** Opening Exercise input block **
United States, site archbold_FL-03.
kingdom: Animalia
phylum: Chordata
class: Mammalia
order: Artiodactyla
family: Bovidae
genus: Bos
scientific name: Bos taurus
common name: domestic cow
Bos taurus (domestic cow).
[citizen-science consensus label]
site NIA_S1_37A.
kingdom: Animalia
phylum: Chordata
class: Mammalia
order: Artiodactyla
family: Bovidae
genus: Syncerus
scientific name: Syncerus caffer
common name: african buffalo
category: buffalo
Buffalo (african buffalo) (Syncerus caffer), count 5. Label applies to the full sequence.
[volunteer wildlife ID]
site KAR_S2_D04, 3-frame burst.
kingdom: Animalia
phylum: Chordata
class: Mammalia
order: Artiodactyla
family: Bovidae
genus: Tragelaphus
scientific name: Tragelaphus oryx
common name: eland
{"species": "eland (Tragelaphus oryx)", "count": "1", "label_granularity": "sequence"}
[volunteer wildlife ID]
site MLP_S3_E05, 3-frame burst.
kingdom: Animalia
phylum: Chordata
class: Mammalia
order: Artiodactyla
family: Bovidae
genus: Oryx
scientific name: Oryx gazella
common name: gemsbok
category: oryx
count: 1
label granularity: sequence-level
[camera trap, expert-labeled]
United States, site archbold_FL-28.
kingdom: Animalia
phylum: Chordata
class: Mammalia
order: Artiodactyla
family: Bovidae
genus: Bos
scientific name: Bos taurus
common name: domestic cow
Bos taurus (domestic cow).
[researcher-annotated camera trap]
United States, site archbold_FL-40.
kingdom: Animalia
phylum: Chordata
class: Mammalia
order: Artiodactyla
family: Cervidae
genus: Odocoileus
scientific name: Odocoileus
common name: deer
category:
** Closing Exercise input block **
**Work instructions**
Provide an exact transcript of the lines from the one that holds "genus: Oryx" through the final line of the data above.

**Written solution**
genus: Oryx
scientific name: Oryx gazella
common name: gemsbok
category: oryx
count: 1
label granularity: sequence-level
[camera trap, expert-labeled]
United States, site archbold_FL-28.
kingdom: Animalia
phylum: Chordata
class: Mammalia
order: Artiodactyla
family: Bovidae
genus: Bos
scientific name: Bos taurus
common name: domestic cow
Bos taurus (domestic cow).
[researcher-annotated camera trap]
United States, site archbold_FL-40.
kingdom: Animalia
phylum: Chordata
class: Mammalia
order: Artiodactyla
family: Cervidae
genus: Odocoileus
scientific name: Odocoileus
common name: deer
category:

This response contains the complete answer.